Material
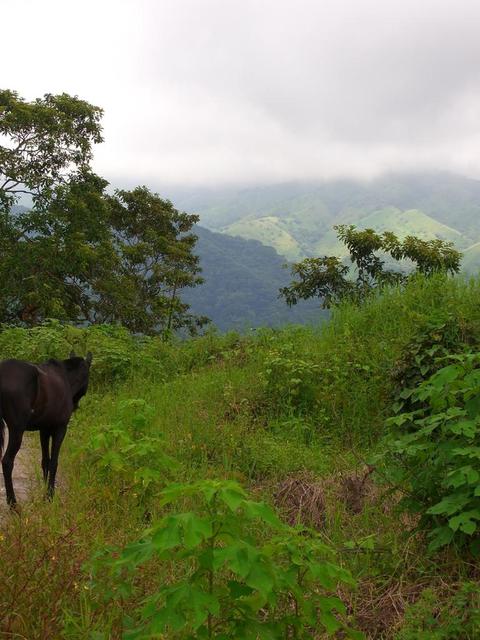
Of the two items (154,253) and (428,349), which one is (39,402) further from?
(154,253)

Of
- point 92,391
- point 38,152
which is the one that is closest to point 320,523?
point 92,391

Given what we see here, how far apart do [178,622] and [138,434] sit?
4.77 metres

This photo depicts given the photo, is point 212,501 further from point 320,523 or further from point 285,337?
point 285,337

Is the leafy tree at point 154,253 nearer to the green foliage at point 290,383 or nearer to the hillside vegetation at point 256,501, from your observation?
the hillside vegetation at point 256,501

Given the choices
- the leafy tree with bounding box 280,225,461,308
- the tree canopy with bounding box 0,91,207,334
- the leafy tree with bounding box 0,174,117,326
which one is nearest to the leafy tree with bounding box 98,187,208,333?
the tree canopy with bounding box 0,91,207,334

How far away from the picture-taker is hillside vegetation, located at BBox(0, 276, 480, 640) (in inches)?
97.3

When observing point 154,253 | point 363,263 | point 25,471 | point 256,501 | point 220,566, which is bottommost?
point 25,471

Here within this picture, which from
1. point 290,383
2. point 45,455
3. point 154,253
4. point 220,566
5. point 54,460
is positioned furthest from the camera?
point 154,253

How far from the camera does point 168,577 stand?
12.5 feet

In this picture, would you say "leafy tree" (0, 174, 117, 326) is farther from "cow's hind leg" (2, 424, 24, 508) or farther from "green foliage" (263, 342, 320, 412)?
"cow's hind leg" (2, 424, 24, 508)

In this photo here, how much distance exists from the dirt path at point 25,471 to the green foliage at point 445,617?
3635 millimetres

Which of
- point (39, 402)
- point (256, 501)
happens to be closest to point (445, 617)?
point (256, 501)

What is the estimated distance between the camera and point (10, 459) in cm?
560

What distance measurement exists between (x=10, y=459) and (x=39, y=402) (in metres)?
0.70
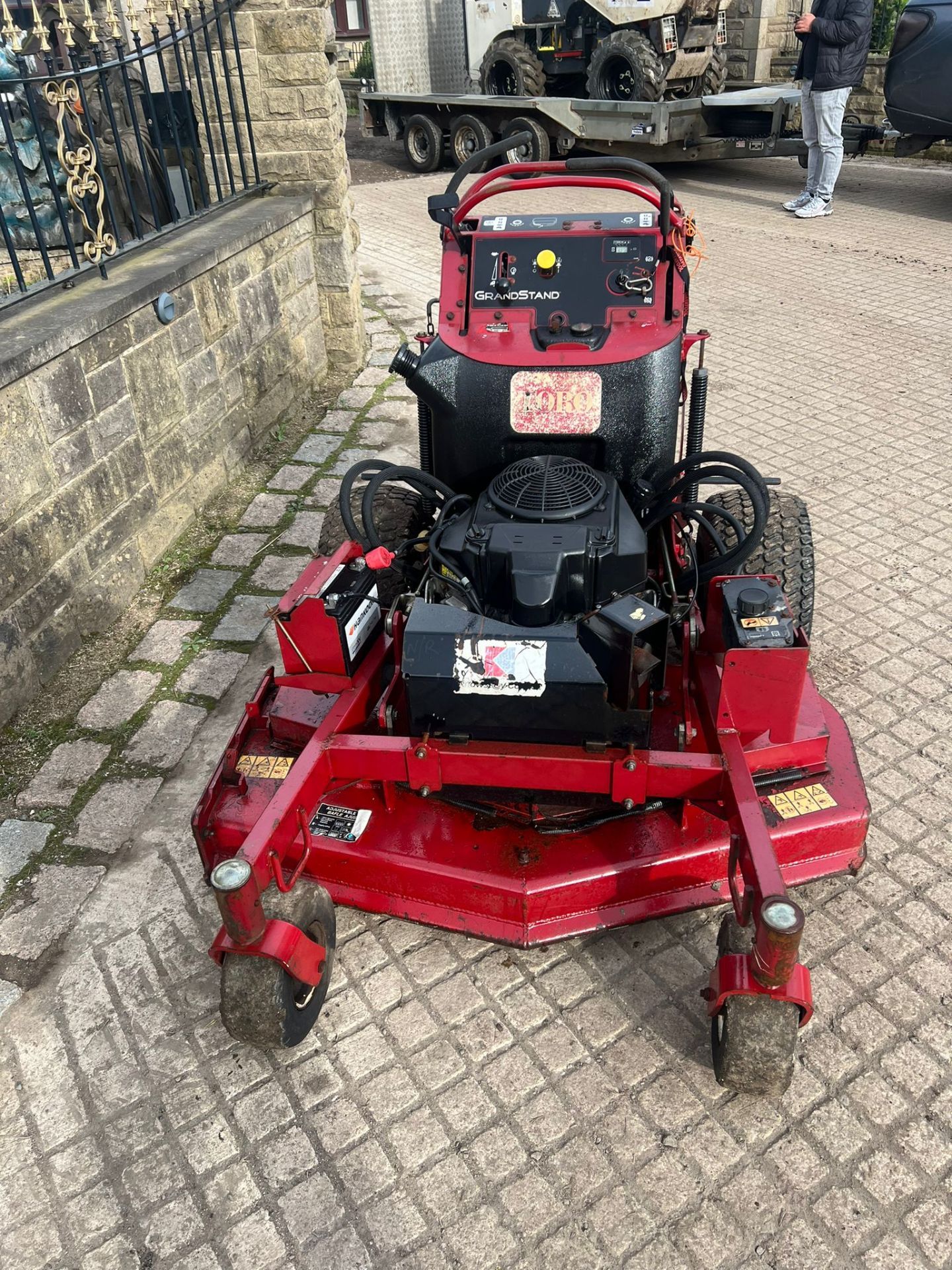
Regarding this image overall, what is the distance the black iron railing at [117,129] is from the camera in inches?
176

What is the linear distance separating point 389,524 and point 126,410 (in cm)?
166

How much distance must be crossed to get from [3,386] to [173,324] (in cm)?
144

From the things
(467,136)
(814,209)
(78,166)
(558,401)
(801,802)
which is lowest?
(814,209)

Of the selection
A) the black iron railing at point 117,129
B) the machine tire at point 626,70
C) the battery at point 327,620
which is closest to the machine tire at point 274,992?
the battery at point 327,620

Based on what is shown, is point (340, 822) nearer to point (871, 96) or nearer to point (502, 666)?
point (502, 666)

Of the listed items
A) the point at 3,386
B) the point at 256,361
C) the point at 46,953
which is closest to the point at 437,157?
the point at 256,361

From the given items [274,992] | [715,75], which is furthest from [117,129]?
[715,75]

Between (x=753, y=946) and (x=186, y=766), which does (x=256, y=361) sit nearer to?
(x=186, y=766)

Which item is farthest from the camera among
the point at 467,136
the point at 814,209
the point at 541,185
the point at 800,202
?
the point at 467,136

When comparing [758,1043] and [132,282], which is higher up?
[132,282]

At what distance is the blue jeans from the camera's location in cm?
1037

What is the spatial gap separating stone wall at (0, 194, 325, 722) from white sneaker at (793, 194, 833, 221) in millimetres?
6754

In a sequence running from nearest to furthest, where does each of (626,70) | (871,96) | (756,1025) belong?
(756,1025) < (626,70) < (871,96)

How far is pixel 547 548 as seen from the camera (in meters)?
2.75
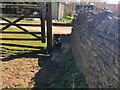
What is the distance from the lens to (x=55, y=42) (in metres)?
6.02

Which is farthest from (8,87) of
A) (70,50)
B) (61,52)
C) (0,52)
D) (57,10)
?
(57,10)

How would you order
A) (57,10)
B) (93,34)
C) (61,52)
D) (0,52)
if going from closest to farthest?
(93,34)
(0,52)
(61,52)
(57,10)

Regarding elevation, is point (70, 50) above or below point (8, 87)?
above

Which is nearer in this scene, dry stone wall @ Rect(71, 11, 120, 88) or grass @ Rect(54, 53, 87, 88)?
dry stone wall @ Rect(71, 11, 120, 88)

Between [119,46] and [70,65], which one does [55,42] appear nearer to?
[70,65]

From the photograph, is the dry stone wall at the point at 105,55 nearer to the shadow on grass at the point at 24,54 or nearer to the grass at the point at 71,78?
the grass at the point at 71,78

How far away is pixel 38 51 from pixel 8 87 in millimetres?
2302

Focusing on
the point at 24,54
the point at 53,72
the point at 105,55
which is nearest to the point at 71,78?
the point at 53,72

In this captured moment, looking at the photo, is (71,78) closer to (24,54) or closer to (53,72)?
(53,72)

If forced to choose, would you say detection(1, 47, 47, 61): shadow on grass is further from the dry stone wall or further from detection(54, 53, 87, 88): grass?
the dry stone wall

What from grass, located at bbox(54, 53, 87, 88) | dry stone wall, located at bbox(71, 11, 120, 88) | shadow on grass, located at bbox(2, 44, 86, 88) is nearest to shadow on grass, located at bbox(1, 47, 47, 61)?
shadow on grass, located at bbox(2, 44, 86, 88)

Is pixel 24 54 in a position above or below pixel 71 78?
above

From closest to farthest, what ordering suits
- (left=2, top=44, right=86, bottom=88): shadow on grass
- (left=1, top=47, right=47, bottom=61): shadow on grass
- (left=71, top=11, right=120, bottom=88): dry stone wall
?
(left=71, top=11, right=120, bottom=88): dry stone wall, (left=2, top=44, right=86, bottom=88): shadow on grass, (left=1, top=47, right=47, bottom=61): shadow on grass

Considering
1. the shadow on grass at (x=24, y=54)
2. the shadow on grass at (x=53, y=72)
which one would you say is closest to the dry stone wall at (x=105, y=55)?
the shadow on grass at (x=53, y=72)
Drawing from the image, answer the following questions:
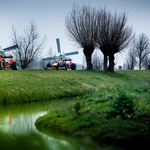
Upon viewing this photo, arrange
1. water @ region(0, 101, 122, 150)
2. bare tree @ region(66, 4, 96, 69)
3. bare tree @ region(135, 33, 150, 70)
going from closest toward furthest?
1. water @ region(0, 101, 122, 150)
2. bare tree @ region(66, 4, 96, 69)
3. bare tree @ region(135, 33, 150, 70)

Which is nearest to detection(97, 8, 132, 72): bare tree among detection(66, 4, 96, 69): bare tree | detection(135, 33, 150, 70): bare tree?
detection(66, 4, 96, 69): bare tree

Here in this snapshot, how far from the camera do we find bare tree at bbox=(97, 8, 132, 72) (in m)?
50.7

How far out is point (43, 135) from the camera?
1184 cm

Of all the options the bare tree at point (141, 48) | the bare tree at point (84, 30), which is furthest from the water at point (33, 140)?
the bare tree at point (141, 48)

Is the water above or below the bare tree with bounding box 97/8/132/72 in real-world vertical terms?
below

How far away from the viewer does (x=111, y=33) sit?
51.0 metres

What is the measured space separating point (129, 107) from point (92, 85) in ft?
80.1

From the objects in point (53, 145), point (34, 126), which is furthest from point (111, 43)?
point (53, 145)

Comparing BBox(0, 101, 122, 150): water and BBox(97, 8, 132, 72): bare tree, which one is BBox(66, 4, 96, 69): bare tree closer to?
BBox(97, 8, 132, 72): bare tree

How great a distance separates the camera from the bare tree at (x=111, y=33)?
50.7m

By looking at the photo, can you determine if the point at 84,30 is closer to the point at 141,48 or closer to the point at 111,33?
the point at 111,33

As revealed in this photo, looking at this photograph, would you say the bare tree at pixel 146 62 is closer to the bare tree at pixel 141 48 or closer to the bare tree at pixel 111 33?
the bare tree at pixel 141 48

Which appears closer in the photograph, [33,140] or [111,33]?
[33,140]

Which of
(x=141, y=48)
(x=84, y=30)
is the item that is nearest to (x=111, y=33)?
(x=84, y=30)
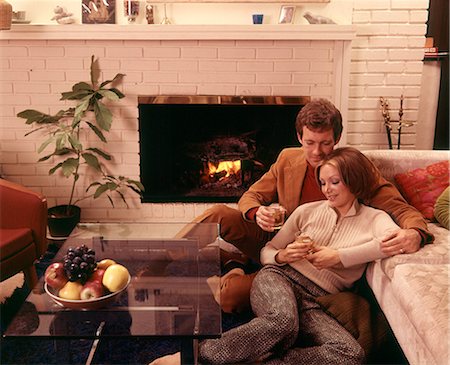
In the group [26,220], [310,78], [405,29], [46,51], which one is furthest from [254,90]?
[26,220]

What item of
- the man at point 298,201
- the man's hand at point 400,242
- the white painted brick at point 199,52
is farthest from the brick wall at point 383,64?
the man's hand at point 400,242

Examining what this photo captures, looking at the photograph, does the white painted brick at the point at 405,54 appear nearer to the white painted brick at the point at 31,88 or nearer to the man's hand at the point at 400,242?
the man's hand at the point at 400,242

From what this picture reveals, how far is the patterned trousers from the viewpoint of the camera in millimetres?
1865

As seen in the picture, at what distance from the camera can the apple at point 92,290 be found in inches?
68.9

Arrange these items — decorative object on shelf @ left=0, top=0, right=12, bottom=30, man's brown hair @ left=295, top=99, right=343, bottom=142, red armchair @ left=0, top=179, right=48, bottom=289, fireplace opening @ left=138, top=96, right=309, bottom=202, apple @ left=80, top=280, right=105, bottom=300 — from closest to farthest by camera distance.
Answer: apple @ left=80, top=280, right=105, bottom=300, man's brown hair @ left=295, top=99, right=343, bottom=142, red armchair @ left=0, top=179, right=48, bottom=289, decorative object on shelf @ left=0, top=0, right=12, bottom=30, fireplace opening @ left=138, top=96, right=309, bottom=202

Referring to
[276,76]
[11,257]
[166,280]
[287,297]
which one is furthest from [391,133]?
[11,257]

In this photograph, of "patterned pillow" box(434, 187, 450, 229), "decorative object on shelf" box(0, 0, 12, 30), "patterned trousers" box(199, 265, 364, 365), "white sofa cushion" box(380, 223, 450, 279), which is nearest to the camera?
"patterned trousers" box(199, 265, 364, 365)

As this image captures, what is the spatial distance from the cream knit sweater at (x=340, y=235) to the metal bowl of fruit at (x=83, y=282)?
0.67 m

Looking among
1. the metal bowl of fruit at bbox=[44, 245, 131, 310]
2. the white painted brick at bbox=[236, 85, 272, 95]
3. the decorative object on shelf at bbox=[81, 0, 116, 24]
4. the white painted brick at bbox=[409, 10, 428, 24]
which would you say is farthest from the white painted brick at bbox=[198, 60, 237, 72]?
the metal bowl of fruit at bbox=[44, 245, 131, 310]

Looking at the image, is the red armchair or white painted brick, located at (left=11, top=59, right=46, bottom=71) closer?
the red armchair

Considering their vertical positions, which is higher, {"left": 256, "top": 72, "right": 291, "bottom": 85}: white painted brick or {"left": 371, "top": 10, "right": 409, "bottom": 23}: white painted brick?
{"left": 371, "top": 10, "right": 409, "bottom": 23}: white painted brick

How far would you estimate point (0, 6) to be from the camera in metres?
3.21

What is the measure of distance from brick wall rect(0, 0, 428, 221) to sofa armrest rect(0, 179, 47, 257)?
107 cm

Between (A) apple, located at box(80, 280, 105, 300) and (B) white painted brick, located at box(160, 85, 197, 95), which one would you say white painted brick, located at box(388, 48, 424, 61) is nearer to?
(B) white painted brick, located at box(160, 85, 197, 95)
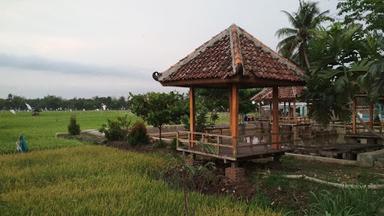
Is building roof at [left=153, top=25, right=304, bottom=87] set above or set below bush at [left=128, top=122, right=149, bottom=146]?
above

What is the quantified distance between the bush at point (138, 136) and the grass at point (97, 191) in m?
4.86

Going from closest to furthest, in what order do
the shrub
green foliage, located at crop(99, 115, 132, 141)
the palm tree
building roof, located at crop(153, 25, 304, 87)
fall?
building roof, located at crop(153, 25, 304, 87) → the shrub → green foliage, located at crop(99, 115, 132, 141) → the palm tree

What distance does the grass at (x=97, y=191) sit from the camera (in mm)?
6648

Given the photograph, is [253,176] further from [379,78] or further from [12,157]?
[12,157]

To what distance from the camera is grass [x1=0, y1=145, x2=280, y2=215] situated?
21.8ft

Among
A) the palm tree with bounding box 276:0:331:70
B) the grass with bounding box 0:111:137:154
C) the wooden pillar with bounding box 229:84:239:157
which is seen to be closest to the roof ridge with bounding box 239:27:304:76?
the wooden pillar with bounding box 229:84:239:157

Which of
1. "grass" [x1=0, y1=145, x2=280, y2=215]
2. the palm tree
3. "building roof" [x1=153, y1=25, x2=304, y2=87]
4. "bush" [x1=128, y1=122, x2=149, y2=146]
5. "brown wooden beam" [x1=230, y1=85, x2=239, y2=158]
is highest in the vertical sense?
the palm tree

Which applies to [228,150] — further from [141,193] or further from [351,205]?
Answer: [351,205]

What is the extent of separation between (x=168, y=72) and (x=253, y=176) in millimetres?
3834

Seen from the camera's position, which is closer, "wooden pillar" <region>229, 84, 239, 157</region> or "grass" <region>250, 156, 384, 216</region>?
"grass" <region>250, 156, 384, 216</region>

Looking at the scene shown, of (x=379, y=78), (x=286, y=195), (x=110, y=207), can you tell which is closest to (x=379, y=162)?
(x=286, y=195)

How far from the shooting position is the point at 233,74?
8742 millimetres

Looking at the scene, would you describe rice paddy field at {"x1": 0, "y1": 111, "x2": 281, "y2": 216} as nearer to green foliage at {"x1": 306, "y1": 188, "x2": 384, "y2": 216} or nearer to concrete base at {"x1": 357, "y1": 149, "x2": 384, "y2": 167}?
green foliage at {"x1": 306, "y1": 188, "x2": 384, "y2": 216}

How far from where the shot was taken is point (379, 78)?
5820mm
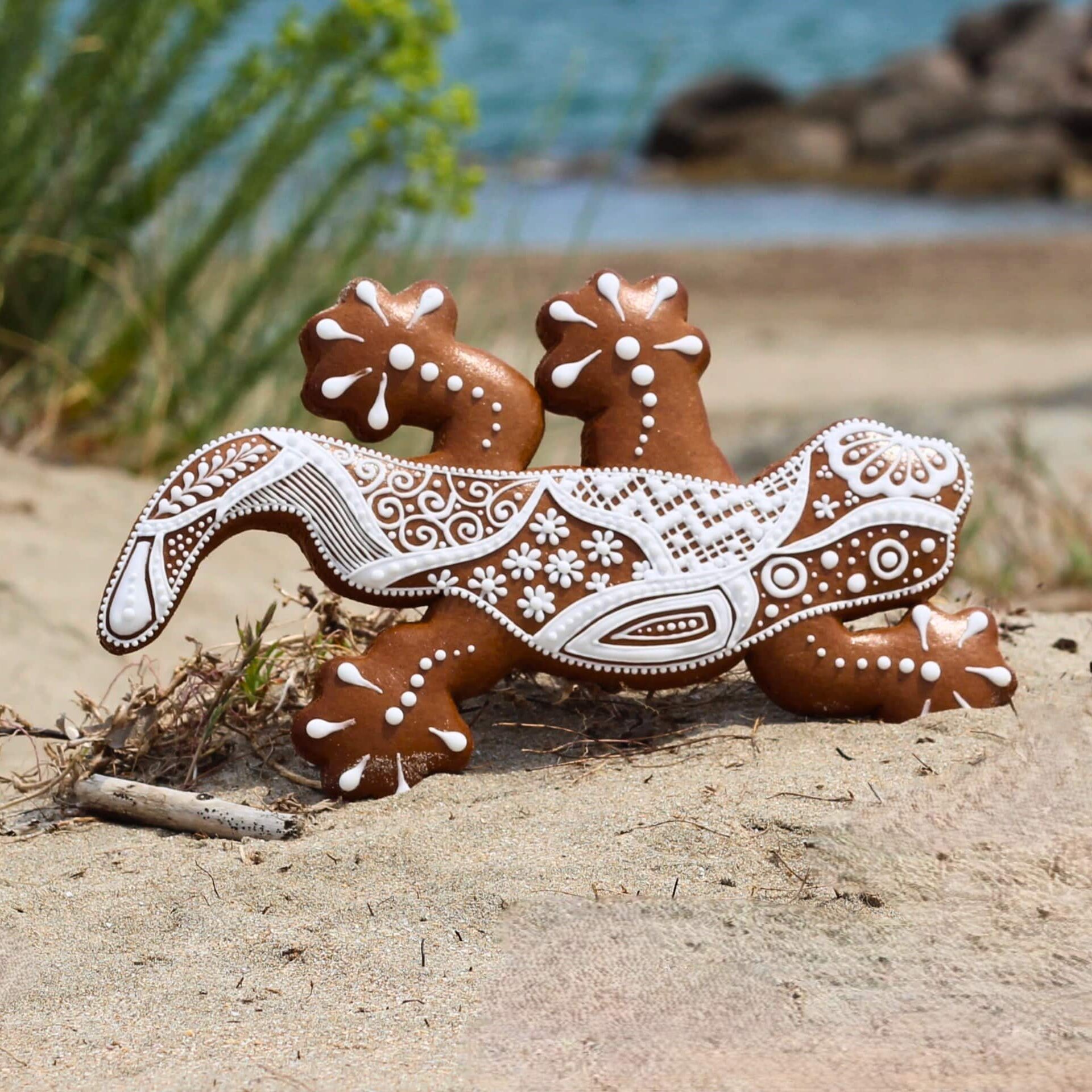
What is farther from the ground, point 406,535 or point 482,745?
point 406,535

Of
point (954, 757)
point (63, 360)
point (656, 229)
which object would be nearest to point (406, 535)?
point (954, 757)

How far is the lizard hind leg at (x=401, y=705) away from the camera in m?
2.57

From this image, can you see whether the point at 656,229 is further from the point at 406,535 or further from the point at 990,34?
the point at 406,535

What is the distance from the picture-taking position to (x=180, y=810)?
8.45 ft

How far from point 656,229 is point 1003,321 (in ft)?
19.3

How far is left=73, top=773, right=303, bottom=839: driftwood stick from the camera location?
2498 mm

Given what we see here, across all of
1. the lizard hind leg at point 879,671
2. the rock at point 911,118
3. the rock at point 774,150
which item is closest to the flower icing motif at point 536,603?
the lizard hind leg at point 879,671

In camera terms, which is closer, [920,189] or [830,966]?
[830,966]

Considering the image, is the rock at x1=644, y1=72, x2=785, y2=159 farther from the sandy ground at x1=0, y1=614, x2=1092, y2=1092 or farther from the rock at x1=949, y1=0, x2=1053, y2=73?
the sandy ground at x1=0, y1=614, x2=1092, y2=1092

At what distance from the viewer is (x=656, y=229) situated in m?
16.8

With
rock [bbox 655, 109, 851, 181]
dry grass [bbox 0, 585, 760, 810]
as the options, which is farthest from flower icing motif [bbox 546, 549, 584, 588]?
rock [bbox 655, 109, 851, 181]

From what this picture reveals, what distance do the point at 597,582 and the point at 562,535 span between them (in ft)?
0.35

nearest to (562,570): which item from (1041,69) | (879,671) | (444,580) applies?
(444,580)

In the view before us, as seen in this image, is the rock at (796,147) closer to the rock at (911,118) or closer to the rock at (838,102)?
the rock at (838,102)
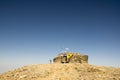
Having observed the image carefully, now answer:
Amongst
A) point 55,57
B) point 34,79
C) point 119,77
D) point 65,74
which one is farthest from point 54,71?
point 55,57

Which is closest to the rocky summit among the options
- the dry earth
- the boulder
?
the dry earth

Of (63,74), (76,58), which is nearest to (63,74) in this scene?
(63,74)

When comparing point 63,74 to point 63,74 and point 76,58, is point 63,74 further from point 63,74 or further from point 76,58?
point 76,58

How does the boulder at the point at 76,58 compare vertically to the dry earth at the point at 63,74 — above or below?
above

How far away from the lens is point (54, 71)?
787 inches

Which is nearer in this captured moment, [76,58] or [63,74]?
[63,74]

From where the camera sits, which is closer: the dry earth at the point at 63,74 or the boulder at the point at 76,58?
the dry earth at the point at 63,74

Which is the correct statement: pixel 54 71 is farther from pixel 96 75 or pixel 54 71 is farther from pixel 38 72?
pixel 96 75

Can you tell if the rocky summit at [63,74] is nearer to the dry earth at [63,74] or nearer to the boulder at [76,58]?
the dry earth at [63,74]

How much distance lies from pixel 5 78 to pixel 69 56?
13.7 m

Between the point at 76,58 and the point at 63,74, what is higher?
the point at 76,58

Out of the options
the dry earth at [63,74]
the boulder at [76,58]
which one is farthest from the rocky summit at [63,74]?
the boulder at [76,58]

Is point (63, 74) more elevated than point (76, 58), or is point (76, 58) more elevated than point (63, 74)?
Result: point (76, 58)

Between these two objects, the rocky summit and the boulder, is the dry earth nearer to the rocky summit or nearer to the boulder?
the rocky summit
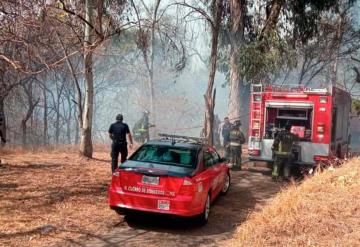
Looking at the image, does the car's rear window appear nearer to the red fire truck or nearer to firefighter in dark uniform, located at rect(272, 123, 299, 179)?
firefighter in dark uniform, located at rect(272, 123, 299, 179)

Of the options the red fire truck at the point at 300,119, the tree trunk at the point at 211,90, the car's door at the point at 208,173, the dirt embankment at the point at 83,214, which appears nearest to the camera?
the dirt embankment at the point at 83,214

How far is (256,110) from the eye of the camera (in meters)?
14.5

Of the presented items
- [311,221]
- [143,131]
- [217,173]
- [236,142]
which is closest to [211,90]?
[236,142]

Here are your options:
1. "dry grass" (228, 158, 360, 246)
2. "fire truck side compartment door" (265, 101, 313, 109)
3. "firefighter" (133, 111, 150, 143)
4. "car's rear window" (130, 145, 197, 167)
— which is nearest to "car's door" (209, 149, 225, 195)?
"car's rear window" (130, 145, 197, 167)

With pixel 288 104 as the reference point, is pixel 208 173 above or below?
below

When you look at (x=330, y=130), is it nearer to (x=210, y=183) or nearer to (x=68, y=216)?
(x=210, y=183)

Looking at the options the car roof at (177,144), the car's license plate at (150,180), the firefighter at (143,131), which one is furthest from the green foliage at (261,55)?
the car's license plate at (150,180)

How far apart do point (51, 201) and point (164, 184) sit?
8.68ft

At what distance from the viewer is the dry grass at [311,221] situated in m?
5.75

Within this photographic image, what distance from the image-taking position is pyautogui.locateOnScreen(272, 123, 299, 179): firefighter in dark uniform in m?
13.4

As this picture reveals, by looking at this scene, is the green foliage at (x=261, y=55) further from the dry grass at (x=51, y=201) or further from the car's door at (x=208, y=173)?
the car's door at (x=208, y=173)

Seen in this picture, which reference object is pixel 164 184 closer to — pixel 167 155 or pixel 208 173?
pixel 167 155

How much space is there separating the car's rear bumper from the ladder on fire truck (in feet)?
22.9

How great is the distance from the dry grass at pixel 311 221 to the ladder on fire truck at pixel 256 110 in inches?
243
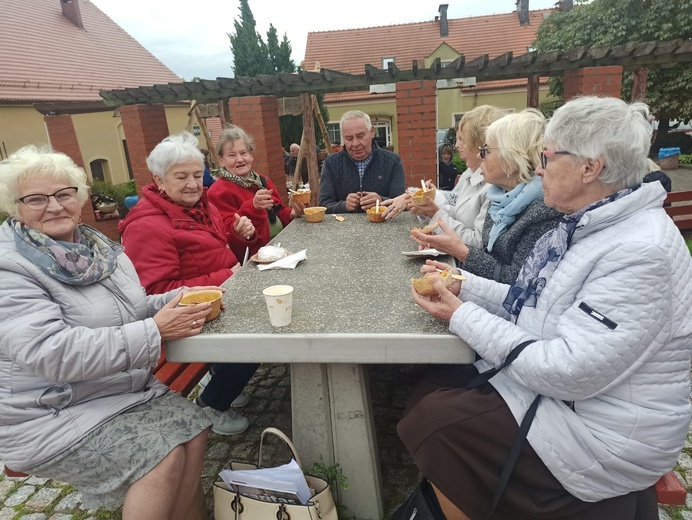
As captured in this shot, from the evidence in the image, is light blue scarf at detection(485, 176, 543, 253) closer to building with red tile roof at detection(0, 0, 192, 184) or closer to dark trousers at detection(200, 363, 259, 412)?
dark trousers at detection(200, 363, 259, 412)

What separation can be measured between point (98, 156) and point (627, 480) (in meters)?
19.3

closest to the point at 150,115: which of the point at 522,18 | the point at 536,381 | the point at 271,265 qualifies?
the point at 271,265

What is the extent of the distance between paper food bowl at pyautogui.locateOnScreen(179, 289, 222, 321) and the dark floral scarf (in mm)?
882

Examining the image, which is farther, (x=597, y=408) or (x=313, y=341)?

Prompt
Lay out the rows as a Markdown table with the columns Number and Line, beginning at the start of the rows and stopping after the line that contains "4.77 metres". Number each line, leave out blank lines, and leave the pictures out of the answer.

Solution
| Number | Line |
|---|---|
| 1 | Of the two items (154,253) and (428,349), which one is (39,402) further from? |
| 2 | (154,253) |
| 3 | Of |
| 4 | - point 92,391 |
| 5 | - point 38,152 |
| 6 | which is the one that is closest to point 320,523? |
| 7 | point 92,391 |
| 8 | Given what we see here, how far apart do [178,622] and [138,434] sit? |
| 9 | 4.77 metres |